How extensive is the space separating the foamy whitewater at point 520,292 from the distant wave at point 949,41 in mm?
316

-- -- --

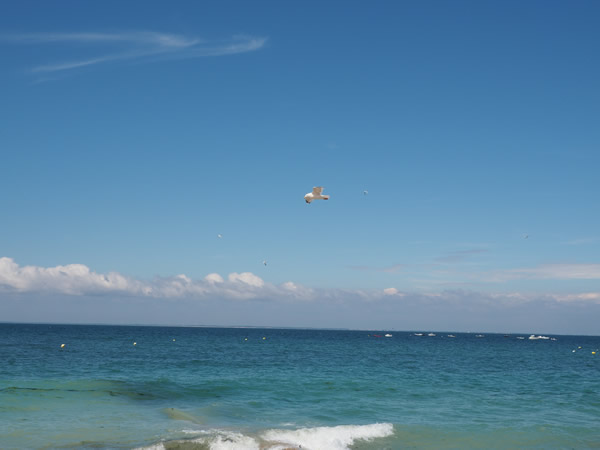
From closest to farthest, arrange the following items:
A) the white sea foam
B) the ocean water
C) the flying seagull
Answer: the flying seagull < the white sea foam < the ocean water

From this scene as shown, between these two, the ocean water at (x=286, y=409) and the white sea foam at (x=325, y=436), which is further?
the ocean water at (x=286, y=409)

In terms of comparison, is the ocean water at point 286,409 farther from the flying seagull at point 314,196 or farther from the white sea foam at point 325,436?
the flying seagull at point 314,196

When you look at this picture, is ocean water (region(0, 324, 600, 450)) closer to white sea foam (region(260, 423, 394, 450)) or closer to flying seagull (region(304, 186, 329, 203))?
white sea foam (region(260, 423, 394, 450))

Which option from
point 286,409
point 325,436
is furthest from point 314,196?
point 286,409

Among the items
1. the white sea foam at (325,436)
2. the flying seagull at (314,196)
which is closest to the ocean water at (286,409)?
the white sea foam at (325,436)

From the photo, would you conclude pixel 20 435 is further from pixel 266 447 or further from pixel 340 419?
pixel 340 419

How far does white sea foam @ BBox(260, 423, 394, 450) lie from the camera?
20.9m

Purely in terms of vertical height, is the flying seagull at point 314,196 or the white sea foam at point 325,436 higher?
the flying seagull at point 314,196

-- -- --

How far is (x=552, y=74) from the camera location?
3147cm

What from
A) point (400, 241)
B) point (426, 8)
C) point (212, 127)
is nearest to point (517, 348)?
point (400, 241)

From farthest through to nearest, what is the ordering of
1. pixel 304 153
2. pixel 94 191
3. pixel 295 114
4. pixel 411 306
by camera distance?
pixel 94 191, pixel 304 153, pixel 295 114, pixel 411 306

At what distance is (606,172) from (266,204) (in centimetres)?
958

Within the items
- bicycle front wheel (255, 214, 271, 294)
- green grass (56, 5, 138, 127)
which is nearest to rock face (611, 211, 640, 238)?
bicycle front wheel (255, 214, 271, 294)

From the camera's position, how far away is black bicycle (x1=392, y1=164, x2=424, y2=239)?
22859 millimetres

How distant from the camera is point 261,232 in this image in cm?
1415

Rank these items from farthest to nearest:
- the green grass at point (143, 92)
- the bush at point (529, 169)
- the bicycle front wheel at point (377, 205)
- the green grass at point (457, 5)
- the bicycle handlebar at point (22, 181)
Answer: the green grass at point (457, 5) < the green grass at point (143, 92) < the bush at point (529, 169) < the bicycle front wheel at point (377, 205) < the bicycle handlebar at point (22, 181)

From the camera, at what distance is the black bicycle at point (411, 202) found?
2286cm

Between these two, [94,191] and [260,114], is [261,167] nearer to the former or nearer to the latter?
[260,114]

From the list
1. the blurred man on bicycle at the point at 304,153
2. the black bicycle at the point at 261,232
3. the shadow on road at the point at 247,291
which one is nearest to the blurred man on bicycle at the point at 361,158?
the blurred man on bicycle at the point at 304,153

-- -- --

Instructions to follow
Copy out, in full, every line above that contains the word "flying".

Full response
C) the flying seagull
Answer: the flying seagull < the white sea foam < the ocean water
In terms of comparison, is the ocean water at point 286,409 farther from the flying seagull at point 314,196 or farther from the white sea foam at point 325,436?
the flying seagull at point 314,196
When you look at this picture, is ocean water (region(0, 324, 600, 450)) closer to white sea foam (region(260, 423, 394, 450)) or closer to flying seagull (region(304, 186, 329, 203))?
2. the flying seagull at (314,196)
Purely in terms of vertical height, is the flying seagull at point 314,196 or the white sea foam at point 325,436 higher?
the flying seagull at point 314,196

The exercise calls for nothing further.